Die Erste Klasse bei der Bahn legt zu. Zwar sind die Tickets teurer als für die meisten anderen Plätze in den Großraumwagen und Abteilen. Doch im Windschatten der Preiskämpfe mit den Billigfliegern kann der bundeseigene Konzern auch die Reihen mit den breiteren Sesseln zusehends besser füllen. Allerdings verlangen Fahrgastvertreter, dass es für mehr Geld aber auch spürbar mehr Qualität geben müsse.

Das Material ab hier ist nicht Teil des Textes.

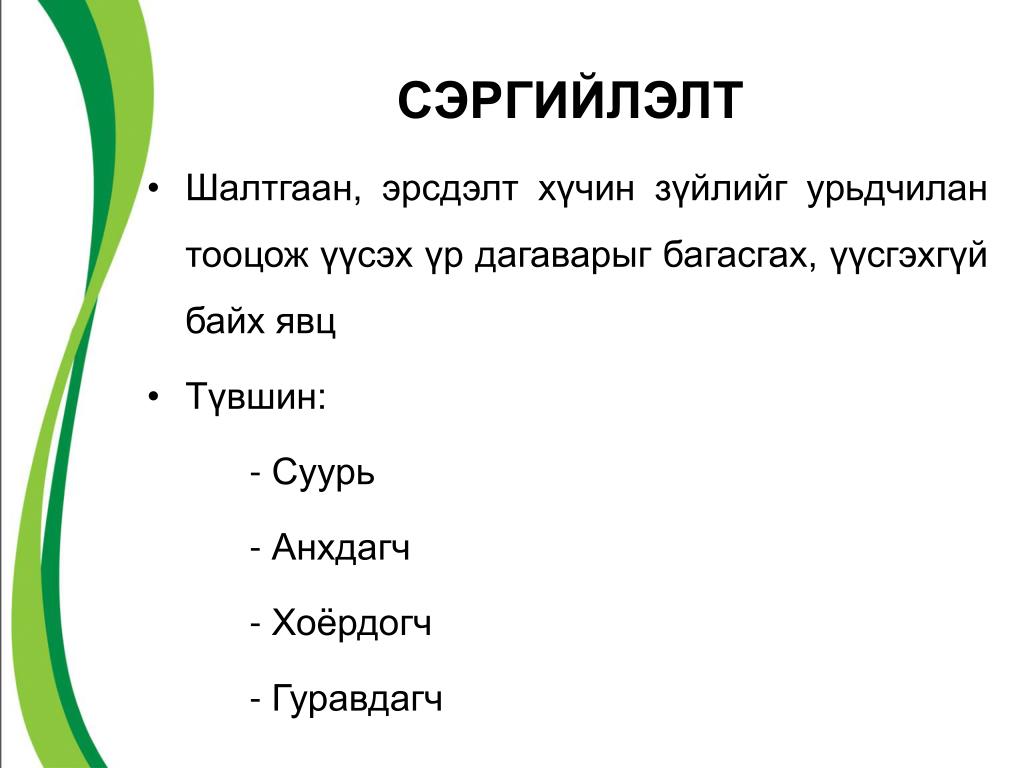 СЭРГИЙЛЭЛТ

• Шалтгаан, эрсдэлт хүчин зүйлийг урьдчилан тооцож үүсэх үр дагаварыг багасгах, үүсгэхгүй байх явц

• Түвшин:

- Суурь

- Анхдагч

- Хоёрдогч

- Гуравдагч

Klein, aber fein - und wichtig
Dass ICE und Intercity im Ringen um die Passagiere zulegen, registriert die Bahn auch in der Ersten Klasse, auf die etwa ein Fünftel aller Sitze entfällt. Ihre Auslastung stieg im vergangenen Jahr von 26 auf 29 Prozent, wie ein Sprecher sagt. Dies trug denn auch mit dazu bei, dass in den Fernzügen überhaupt weniger Plätze leer blieben. Insgesamt erhöhte sich die Auslastung bis September um 1,4 Punkte auf 42,5 Prozent, wofür aber auch mehrere Sonderaktionen mit Billigtickets in der Zweiten Klasse sorgten. Doch wirtschaftlich ist die kleinere, aber feine Erste Klasse für die Bahn wichtig - so wie die einträglichere Business Class für die Fluggesellschaften.
Der Unterschied beim Fahrpreis ist deutlich. Die Reise von Berlin nach Frankfurt/Main kostet zum Beispiel 154 Euro statt 98 Euro in der Zweiten Klasse. Im ICE von Köln nach Stuttgart sind Erster Klasse 132 Euro statt 84 Euro fällig. Und als die Bahn Ende vergangenen Jahres die allgemeinen Tarife erhöhte, kam für Premium-Kunden zusätzlich ein Aufschlag von 1,3 Prozent dazu. Zu den häufigsten Nutzern der Ersten Klasse zählen denn auch Geschäftsleute, die vor allem morgens und abends auf den Rennstrecken zwischen den großen Städten pendeln. Aber auch viele ältere Leute gönnen sich gern einmal eine besondere Reise.
Reisebüros bekommen "attraktive Provisionen"
"Der Komfort muss dem höheren Fahrpreis angemessen sein", sagt Karl-Peter Naumann, Vorsitzender des Fahrgastverbands Pro Bahn. Nur eine "Eins" an der Glastür oder eine andere Farbe der Sitzpolster wie in manchen Regionalzügen reichten nicht aus. Auf den kurzen Strecken im Nahverkehr spielt die Erste Klasse jedoch nur eine geringe Rolle mit gerade einmal zehn Prozent am Platzangebot. Im Fernverkehr lockt die Bahn dagegen mit einer Reihe von Annehmlichkeiten unter dem Motto "Mehr Platz, mehr Service, mehr Genuss" - und umwirbt Reisebüros mit "attraktiven Provisionen" für den Verkauf von Erste-Klasse-Tickets.
Für die Gäste soll sich vor allem eine entspanntere Reise bezahlt machen. Der Sitzabstand ist mit 1,01 Metern neun Zentimeter größer als in der Zweiten Klasse, und mit drei statt vier Sesseln pro Reihe ist überhaupt mehr Freiraum im Waggon. Am Platz serviert werden Snacks vom "hellen Hefe-Weißbier" für 3,70 Euro bis zum "köstlichen Butterkuchen" zu 2,30 Euro. Börsentäglich gibt es morgens und abends Wirtschaftsblätter im kostenlosen Kompaktformat. In den besonders schnellen ICE-Sprinter-Verbindungen mit Aufpreis sind auch kleine Speisen und Tageszeitungen inklusive. In größeren Bahnhöfen gibt es separate Ticketschalter und bundesweit bisher 13 Warte-Lounges.
Besonders Geschäftsreisende lieben sie
Dass es einen leichten Trend zur Ersten Klasse gebe, hänge auch mit der stärkeren Auslastung der Zweiten Klasse zu Stoßzeiten etwa vor und nach dem Wochenende zusammen, heißt es bei der Bahn. Denn viele Geschäftsleute wollen während der Fahrt in Ruhe arbeiten. Für Firmen hat die Buchungskategorie als Hebel zur Kostensenkung bei dienstlichen Fahrten zudem etwas an Bedeutung verloren, wie eine Analyse des Verbands Deutsches Reisemanagement ergab. Aber auch für ganz normale Gäste könnte die erste Klasse attraktiver werden, meint Pro-Bahn-Chef Naumann - etwa mit einem geringeren Aufpreis zu Zeiten, in denen sonst besonders viele der breiten Sessel leer bleiben.